Brian Lowery: Like obviously there's actual a, a, a physical thing that is your height, but that's not what's affecting how you understand yourself. What affects how you understand yourself is like whether you're tall or short. Mm-hmm. Or medium height. And that is not just about your physical height, that's about how you understand yourself around other people.
Chris Duffy: My friend Julie, I'm gonna say her real name, just to kind of put her on blast here.. Um, Julie, I love you, but it was funny 'cause Julie was describing how I had gone to, um, like a New Year's party at her, at her mom's house several years ago. And Julie was telling her mom, I guess, that I was coming over and her mom didn't remember who I was.
And Julie to me told this story and said, and I was like, oh, you remember Chris? He's the hairy guy. And I was like, hairy guy. I'm not a hairy guy. I have a beard, I guess, but like that's, I'm so much more well groomed than most people. And I know people who have backs that are like covered in fur. I'm not a hairy guy.
But then to her, I was the hairy guy. You know? That's like how she described me to her mom, the hairy guy, Chris. Hilarious.
Brian Lowery: I love that. The funny thing about, about these things like height or the hairy guy, these things can be affected by other social things too, right? So height as an example. If people think of you as high status, they're likely to overestimate your height.
It's also like if people see you and they're like, oh, you are an important person that can affect their perception of your height. Right. That also is an interesting, um, kind of instance of how these, these things that we think of as objective or actually being constructed and moved around to some extent in these relationships.

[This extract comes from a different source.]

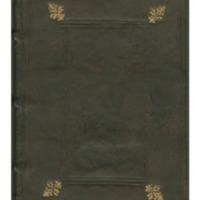 Go to Elegantiarum vinginta praecepta [PA 2317 .E43 1493, A134] item page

Chris Duffy: You give the example in your book of, uh, a person who told you that, well, when he as a black man, when he walked through a white neighborhood at night, he would whistle Vivaldi so that people would see a, or hear, I guess a different identity in addition to the one that they perceived of him as a black man walking in their neighborhood.
Brian Lowery: Mm-hmm. Yeah, that's actually, that comes from a, a book that a colleague friend of mine, Claude, still wrote actually. He has a book called Whistling Vivaldi, which is, uh, an excellent kind of examination of what you're describing, but. You think it means a certain thing to be black or white, and then you're like, you run into someone who doesn't exactly in your mind match that.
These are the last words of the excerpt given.